• Your assignment
Write out the text on the novel Maila Aanchal word for word from "1954 novel by" up to and including "the Padma Shri.".
BEGIN Study text
1954 novel by Phanishwar Nath Renu

Maila Aanchal (मैला आँचल; The Soiled Border) is a 1954 Hindi novel written by Phanishwar Nath Renu. After Premchand's Godan, 'Maila Anchal' is regarded as the most significant Hindi novel in the Hindi literature tradition. It is one of the greatest examples of "Anchalik Upanyas" (regional novel) in Hindi.

==Significance==
It was the writer's first novel and immediately established him as a serious writer in Hindi literature. It radically shifted the prevalent narrative styles in Hindi novels and changed the structure of Hindi novels. It has contributed towards the study of Hindi as a language and also constitutes the major curriculum of Hindi course.

Phanishwar Nath Renu was subsequently awarded one of India's fourth highest civilian honours, the Padma Shri.

==Contents==
This social novel details the trials and tribulations of a small group of people in a remote village of North-east Bihar during the Quit India Movement. It also has the reference of a young doctor (dagdar babu) who took care of the masses at that time, which was inspired by Dr. Alakh Niranjan, the first MBBS doctor in the locality.
It is a regional novel in true sense as local colour is reflected in it by means of dialect, life style, superstitions and beliefs, festivals and culture of the rural people. The characters are fit to the region and they are guided by the regional characteristics . The region becomes to be a living character and plays a great role in leading the characters to the catastrophe .

== Adaptation ==
Maila Aanchal, a television adaptation of the novel aired on DD National, the Indian national public broadcaster, during the 1990s.
END Study text
BEGIN Given data
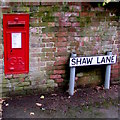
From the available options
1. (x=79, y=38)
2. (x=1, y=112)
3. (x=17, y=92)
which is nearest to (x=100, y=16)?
(x=79, y=38)

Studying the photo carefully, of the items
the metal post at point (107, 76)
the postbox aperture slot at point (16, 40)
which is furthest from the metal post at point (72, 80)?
the postbox aperture slot at point (16, 40)

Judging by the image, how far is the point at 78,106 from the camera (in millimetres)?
4117

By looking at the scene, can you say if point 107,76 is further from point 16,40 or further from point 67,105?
point 16,40

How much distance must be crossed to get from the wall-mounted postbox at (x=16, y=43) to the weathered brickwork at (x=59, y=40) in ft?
0.25

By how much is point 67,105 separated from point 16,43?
52.4 inches

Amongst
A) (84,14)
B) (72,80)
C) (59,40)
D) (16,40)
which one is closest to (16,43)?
(16,40)

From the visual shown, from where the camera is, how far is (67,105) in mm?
4141

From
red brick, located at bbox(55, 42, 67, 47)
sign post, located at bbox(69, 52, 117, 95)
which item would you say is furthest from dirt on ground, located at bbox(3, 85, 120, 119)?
red brick, located at bbox(55, 42, 67, 47)

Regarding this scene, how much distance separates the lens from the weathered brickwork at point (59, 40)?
13.5ft

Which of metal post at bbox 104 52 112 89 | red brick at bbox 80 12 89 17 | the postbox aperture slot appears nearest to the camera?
the postbox aperture slot

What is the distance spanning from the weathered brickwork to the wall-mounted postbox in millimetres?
76

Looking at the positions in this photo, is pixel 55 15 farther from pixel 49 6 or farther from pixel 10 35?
pixel 10 35

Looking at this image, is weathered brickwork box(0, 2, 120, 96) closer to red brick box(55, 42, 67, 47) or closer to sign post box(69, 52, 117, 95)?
red brick box(55, 42, 67, 47)

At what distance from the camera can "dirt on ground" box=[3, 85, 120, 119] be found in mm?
3855
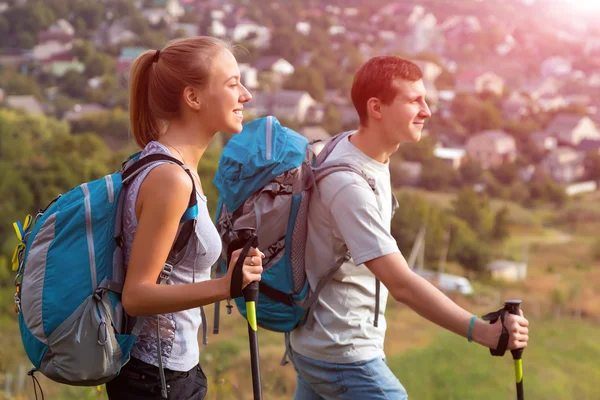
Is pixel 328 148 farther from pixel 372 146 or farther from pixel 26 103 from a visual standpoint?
pixel 26 103

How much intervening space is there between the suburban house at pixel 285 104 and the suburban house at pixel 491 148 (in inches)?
414

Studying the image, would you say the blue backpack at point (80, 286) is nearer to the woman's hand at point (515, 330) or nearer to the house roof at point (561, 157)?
the woman's hand at point (515, 330)

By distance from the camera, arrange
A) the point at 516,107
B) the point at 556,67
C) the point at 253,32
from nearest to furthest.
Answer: the point at 516,107 → the point at 253,32 → the point at 556,67

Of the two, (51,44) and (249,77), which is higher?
(51,44)

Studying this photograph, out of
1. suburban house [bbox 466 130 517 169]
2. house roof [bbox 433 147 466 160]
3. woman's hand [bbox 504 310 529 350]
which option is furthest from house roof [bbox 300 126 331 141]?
woman's hand [bbox 504 310 529 350]

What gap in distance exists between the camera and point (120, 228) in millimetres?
1310

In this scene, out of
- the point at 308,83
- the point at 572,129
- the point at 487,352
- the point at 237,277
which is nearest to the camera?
the point at 237,277

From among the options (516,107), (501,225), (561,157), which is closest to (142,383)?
(501,225)

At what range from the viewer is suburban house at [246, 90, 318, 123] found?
170 feet

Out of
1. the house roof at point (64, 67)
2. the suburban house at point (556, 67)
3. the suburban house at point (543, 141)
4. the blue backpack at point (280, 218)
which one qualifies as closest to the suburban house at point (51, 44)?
the house roof at point (64, 67)

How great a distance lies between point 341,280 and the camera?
1698mm

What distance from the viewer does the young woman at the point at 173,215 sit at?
125 centimetres

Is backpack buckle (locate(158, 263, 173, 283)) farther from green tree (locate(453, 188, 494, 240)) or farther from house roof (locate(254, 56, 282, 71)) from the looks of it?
house roof (locate(254, 56, 282, 71))

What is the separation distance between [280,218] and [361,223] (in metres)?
0.20
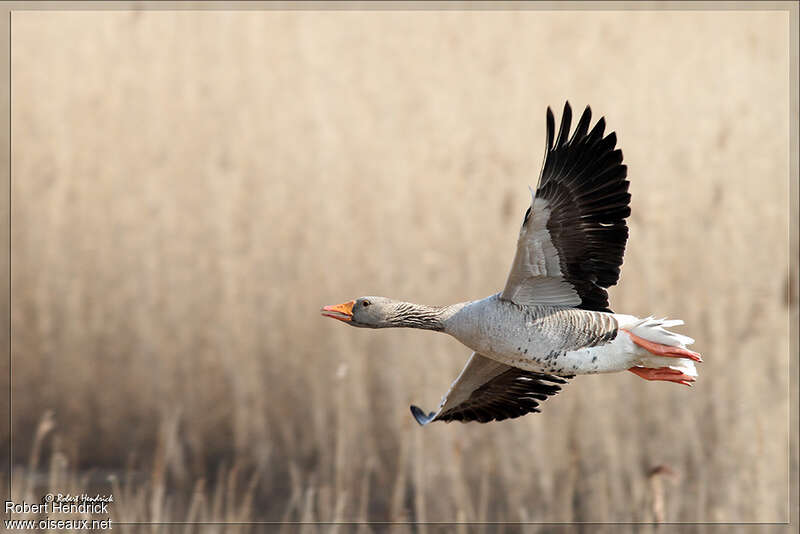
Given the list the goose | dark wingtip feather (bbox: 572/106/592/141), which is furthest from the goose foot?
dark wingtip feather (bbox: 572/106/592/141)

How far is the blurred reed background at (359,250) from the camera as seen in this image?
4.90 meters

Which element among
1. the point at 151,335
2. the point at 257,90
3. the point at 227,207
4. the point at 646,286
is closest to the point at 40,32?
the point at 257,90

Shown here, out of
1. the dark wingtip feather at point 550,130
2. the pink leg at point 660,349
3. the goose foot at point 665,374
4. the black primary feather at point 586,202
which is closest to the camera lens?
the dark wingtip feather at point 550,130

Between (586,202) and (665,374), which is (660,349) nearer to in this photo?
(665,374)

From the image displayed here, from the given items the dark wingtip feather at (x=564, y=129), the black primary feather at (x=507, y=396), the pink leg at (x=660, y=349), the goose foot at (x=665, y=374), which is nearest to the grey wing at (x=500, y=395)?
the black primary feather at (x=507, y=396)

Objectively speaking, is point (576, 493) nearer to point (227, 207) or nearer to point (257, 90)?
point (227, 207)

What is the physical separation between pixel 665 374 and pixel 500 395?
2.58 ft

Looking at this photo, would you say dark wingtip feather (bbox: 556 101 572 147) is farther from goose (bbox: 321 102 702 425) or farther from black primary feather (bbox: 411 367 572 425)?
black primary feather (bbox: 411 367 572 425)

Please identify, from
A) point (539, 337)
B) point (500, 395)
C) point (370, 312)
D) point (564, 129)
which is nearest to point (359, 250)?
point (500, 395)

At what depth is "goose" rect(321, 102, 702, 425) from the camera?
9.84 feet

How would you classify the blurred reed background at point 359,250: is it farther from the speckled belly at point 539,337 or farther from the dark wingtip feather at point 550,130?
the dark wingtip feather at point 550,130

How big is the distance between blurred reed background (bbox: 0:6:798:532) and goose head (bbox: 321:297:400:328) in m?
1.39

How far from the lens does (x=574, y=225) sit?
3.08m

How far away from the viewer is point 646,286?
5.22 metres
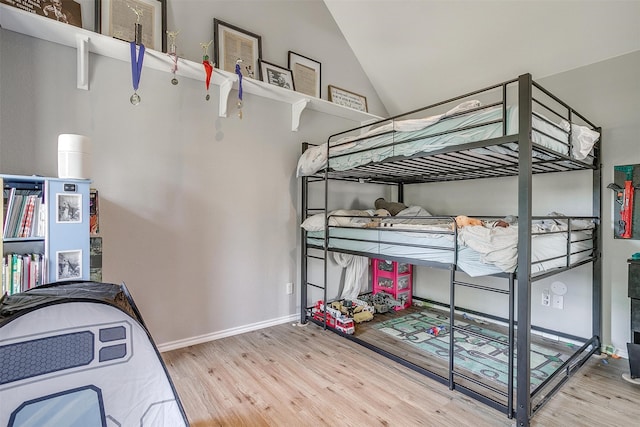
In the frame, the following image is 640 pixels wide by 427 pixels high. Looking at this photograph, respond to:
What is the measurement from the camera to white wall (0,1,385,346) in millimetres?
1962

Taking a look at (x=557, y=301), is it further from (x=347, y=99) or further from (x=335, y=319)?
(x=347, y=99)

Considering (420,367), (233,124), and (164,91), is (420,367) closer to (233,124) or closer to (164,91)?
(233,124)

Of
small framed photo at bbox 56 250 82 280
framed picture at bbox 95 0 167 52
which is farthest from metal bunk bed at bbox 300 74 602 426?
small framed photo at bbox 56 250 82 280

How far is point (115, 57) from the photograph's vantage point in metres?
2.18

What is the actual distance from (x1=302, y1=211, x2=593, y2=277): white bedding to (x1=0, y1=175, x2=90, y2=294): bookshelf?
1.75 m

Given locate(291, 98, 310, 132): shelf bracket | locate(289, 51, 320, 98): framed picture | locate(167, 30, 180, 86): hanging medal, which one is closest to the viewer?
locate(167, 30, 180, 86): hanging medal

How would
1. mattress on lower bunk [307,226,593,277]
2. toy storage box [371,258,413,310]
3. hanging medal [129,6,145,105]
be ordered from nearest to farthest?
mattress on lower bunk [307,226,593,277]
hanging medal [129,6,145,105]
toy storage box [371,258,413,310]

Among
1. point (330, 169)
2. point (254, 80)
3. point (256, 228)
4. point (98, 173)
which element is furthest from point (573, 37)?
point (98, 173)

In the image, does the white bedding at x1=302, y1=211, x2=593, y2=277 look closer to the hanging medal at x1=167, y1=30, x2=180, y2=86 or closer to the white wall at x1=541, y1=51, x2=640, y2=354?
the white wall at x1=541, y1=51, x2=640, y2=354

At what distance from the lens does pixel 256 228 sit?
2848 millimetres

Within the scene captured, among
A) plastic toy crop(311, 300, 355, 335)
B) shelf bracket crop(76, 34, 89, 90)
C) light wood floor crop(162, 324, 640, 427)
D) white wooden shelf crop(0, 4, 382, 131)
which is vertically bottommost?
light wood floor crop(162, 324, 640, 427)

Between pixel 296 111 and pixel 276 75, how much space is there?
36cm

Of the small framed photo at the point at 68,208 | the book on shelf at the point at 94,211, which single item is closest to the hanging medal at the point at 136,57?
the book on shelf at the point at 94,211

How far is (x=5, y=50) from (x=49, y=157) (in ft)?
2.05
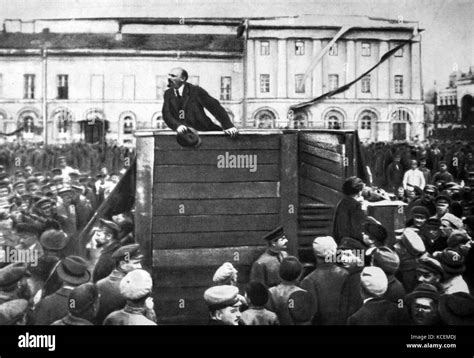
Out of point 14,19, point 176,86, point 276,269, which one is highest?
point 14,19

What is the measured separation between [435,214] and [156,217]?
234 cm

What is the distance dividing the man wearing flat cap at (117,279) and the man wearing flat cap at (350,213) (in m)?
1.62

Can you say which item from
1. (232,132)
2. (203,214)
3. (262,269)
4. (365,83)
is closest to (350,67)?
(365,83)

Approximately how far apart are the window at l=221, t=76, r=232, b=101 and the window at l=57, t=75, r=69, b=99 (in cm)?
131

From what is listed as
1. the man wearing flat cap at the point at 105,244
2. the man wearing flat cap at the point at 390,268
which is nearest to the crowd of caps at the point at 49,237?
the man wearing flat cap at the point at 105,244

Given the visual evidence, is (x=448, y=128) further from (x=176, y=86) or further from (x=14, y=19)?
(x=14, y=19)

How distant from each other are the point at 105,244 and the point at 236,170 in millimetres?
1211

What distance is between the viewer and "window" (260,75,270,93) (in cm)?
585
END Given data
• Output for this exercise
1954 novel by Phanishwar Nath Renu

Maila Aanchal (मैला आँचल; The Soiled Border) is a 1954 Hindi novel written by Phanishwar Nath Renu. After Premchand's Godan, 'Maila Anchal' is regarded as the most significant Hindi novel in the Hindi literature tradition. It is one of the greatest examples of "Anchalik Upanyas" (regional novel) in Hindi.

==Significance==
It was the writer's first novel and immediately established him as a serious writer in Hindi literature. It radically shifted the prevalent narrative styles in Hindi novels and changed the structure of Hindi novels. It has contributed towards the study of Hindi as a language and also constitutes the major curriculum of Hindi course.

Phanishwar Nath Renu was subsequently awarded one of India's fourth highest civilian honours, the Padma Shri.